I wasn't an abused child by any stretch of the imagination, but it has always been so much easier to believe the teachers or coaches who said I wasn't quite good enough or those Mean Girls who lived to make other people's life he!!. Self-esteem is a funny thing, and yet even in the midst of the not-good-enoughs I was still doing my own thing. Still kind of oblivious, thanks to the love and support of a core group of people. At 16 I got a job at a local radio station, by 18 I had my own show on Sunday mornings and that led me to be a news director and then a television reporter and now a freelance writer and aspiring romance novelist.
I think the key is surrounding yourself with people who believe in you. Not 'Yes People' because they can do more damage than good. People who will shoot straight with you, who encourage you to do more, be more, who listen when you're down and help build you back up when something isn't quite right. I've been lucky to have several people like that in my life. People who will make the Thank You list when I sell that first book: my mom, who doesn't like all the sex in my books but still encourages me to go for my dreams. My first writing teacher, who is still a professor at my university. My friends Jen and D'Ann, who are always around to talk or vent or hold my hand. My CPs, who push me to go farther and do more with my writing. My husband who, every day, says this is the day I'm going to sell...The list goes on.

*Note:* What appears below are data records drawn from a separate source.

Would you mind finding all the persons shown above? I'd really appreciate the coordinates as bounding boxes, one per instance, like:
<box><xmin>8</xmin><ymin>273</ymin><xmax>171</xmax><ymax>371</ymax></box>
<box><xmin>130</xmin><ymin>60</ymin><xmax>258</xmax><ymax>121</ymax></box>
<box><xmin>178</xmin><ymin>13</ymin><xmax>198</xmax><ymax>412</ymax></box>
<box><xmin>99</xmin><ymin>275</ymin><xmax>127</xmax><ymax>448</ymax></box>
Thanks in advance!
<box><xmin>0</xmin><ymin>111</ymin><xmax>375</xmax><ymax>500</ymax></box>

It is still easier to believe the bad stuff -- that the rejections I receive mean I'm horrible, that a crit group that has broken up is my fault or that I didn't get That Job because I haven't got a clue about anything. And yet I still have my moments: I placed first in my category in a contest at Savvy Authors this summer and got some amazing feedback -- the kind that leaves you flying high for weeks. I've had 3 full manuscripts requested this year (that's a record for me) and only 1 rejection...and even that rejection was good, encouraging and left me feeling good about my chosen profession. Along the way, my support group has held my hand, told me I could do better and basically pushed me to go for it. That is the validation that counts with me. The contests are great, but the people who believe in me make it easier to believe the good stuff and stuff the bad back in the closet.